Showing posts with label Badger House Tower. Show all posts
Showing posts with label Badger House Tower. Show all posts

Thursday, June 14, 2012

Badger House Trail on Wetherill Mesa


The Badger House Trail is a 0.75 mile one way paved route that visits four sites on Wetherill Mesa in Mesa Verde National Park in southwest Colorado. These sites trace some of the development in architecture and living styles of the Ancestral Pueblo People who lived here until mysteriously vanishing around 1300 AD. There is a trail guide with 13 stops and there are also interpretive signs along the trail.


You can hike through the burned forest to the trail head for the Badger House Trail which is about 0.5 miles from the tram parking area. The Nordenskiold No. 16 Trail is in the same vicinity. The tram also stops at both ends of the trail.


The first stop on the trail is the Pithouse from about 650 AD. This structure marked the change in life style from nomadic hunting to permanent habitation. This example has a large room and an area that is thought to be for storage. These were covered over with a wood frame and plastered with mud. The entrance was through the roof.


The second site to visit is the Pueblo Village. From about 750 AD the storage rooms began expanding into several rooms. These structures were more adobe with the beginnings of rock masonry that developed later. This site has a Great Kiva where the soil layers tell some of its story. The size of this Kiva indicates that is was probably a center for a wider group of people that just this set of room blocks.


The Badger House site, the third of the four on this trail, has the longest kiva and tower tunnel connection yet to be found in the southwest.


The tunnel here extends for 41 feet. The connection of kivas with towers seems to be common but it is not known why. Current day Pueblo people still use kivas but not towers. The stone work here is thought to be from the 1200s.


The confusing arrangement of walls is explained as a site that was built on top of an older site. It is thought that much of the above ground material was moved elsewhere, maybe to Long House.


Two Raven House is the last site on the Badger House Trail. This site is thought to have been occupied from the 900s to the 1100s. It has two unusual features. There is a small circular room that resembles a miniature kiva.
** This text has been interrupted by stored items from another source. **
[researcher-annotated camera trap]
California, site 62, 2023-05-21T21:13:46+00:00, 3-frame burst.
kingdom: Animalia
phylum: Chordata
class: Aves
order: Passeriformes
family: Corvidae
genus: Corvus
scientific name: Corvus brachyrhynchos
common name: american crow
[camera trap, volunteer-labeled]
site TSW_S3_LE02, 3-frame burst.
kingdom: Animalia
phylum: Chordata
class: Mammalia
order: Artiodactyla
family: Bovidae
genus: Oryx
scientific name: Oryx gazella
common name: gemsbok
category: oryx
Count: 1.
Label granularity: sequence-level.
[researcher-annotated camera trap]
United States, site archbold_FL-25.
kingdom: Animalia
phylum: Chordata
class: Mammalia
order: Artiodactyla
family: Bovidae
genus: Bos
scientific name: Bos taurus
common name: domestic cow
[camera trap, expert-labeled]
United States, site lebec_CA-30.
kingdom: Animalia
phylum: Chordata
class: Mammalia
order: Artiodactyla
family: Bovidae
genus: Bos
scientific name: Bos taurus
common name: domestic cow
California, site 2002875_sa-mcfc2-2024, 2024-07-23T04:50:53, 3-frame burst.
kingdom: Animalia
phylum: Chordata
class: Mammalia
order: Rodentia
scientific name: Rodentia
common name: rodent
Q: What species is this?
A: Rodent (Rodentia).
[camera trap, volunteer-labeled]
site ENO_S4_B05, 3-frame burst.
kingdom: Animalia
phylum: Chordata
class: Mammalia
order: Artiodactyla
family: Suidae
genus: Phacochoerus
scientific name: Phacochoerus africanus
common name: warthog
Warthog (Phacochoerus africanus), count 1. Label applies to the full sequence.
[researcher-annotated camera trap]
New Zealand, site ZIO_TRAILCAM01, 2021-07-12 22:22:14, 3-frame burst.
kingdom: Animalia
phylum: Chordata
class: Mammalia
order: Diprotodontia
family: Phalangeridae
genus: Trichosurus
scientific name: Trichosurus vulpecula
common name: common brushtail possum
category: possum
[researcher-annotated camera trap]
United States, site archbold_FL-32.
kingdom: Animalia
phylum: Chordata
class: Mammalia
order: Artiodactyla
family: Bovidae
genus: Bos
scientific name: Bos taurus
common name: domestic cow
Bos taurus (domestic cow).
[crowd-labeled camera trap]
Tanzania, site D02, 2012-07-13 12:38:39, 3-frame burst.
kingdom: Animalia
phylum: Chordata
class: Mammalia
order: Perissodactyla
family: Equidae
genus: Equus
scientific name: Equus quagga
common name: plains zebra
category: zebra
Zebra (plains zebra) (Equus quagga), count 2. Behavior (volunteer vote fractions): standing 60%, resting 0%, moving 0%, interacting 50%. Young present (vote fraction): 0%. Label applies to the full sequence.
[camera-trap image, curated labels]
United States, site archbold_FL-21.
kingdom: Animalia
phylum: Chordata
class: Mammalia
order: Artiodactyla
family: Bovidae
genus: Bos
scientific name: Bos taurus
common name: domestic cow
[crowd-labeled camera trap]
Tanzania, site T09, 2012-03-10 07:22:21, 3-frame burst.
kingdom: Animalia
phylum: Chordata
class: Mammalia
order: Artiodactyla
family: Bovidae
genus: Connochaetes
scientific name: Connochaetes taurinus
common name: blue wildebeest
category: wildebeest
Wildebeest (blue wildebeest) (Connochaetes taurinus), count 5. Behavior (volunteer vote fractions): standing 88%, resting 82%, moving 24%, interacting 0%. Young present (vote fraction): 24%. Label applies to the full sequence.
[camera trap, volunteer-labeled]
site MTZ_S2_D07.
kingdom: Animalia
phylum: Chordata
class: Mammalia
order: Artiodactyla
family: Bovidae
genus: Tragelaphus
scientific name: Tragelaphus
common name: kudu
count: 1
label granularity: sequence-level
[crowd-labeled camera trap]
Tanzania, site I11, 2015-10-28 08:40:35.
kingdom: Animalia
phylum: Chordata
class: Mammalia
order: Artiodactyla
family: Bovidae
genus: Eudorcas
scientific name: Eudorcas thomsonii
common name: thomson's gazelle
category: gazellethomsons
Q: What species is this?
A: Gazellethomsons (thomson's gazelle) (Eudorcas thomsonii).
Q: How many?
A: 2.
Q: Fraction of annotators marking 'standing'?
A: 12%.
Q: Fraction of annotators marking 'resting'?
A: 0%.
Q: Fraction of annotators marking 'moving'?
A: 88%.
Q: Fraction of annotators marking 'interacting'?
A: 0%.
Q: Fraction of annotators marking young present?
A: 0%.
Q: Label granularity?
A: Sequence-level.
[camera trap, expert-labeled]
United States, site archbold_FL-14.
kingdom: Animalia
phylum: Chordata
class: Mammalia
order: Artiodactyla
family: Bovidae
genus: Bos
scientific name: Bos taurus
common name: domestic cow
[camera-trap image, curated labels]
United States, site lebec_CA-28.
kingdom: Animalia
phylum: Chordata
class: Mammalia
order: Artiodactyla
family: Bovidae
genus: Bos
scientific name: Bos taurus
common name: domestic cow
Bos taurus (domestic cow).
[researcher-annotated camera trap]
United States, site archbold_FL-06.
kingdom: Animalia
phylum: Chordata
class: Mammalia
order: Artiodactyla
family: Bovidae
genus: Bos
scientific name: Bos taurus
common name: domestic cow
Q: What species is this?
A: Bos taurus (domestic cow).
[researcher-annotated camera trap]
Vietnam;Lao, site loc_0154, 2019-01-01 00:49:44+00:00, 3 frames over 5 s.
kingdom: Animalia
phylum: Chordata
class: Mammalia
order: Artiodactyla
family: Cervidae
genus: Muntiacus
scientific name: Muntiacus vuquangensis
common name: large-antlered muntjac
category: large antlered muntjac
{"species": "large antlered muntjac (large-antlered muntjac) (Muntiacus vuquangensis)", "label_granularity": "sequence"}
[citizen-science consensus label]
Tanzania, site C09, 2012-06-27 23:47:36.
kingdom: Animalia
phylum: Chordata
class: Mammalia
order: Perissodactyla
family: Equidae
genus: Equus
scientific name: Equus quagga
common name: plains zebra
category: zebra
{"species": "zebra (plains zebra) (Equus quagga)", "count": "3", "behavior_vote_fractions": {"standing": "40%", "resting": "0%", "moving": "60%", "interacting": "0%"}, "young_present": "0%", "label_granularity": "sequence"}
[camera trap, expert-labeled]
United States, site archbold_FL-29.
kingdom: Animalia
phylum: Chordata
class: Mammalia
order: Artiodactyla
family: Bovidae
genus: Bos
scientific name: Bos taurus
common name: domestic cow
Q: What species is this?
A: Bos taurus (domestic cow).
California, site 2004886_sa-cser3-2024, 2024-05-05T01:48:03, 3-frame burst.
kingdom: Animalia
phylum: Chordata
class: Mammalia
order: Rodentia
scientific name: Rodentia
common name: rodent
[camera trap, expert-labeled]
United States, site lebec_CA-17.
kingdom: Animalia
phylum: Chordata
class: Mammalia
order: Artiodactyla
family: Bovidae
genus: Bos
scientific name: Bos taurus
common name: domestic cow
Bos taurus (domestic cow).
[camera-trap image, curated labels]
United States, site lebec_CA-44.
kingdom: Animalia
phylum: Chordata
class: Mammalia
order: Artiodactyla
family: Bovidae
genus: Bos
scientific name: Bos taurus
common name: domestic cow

Some sites have great kivas but this is a rare mini kiva. There is also evidence for a fence built around the plaza area, maybe as a windbreak, or to fence in or out their domestic turkeys.

Hikers can return to the trailhead on foot or catch the tram at the end of the trail. There are two short overlook trails to Kodak House and Long House that can only be reached by riding the tram. Hiking from the Wetherill Kiosk and returning, without other stops took me 1:10 hours.



Tuesday, December 8, 2009

Cedar Tree and other Towers

The cliff dwellings are the most spectacular sights at Mesa Verde, but there are also mesa top ruins to see. The Cedar Tree Tower ruins site is an isolated Tower and Kiva site a little north of the Chapin Mesa Museum and the Spruce Tree Ruins area. This site is probably often skipped by those in a hurry to get to the more spectacular cliff dweller sites.

The tower location has a good view down a deep canyon. The interpretive information at the site raises the question of why were towers built. There are a lot of towers in the region but the reasons for them are not clear. The Cedar Tree Tower is connected to the adjacent Kiva with a tunnel.

We visit these sites mainly in the warm seasons of the year and forget that the residents had to endure the cold winters. Imagine a group of people sheltered in the Kiva under several feet of snow. A tunnel to a storage area with a way to get above the snow line seems like a practical arrangement.

Another tower that is easy to view at Mesa Verde is along the Far View Trail, a little north of the Cedar Tree and Farming Terrace area. There are several large sites at Far View, and I think it would qualify as a National Monument by itself if it wasn’t surrounded by the spectacular large alcove sites.

The Far Vew Tower is a little north of Far View House on the loop trail. The Far View Tower is surrounded by 16 rooms and there are two Kivas nearby. The trail guide for Far View says that nearly 60 round towers have been found at Mesa Verde. The three mentioned here are mesa top sites rather than alcove sites.

The longest Kiva and Tower combination found in the southwest is at Badger House on the Badger House Trail in the Wetherill Mesa part of Mesa Verde. The tunnel was built digging a trench which was then roofed with poles, brush and earth. This tunnel extended for 41 feet.


The Sun Temple site on the Mesa Top Pithouse to Pueblo Tour has a large circular tower.

Tower enthusiasts can find others in the Mesa Verde region. The Sand Canyon Trail in the Canyons of the Ancients west of Cortez, CO has one about 2.5 miles north from the south trailhead. Harder to get to is the Mad Dog Tower on the east side of Sand Canyon. The Sand Canyon area is very rich with small sites, at least 35 on the overall network of trails. The Hovenweep National Monument area is rich with towers, not all of them circular. The outlying Horseshoe Trail, Cutthroat Castle Trail, and Painted Hand Trail have good examples of circular towers.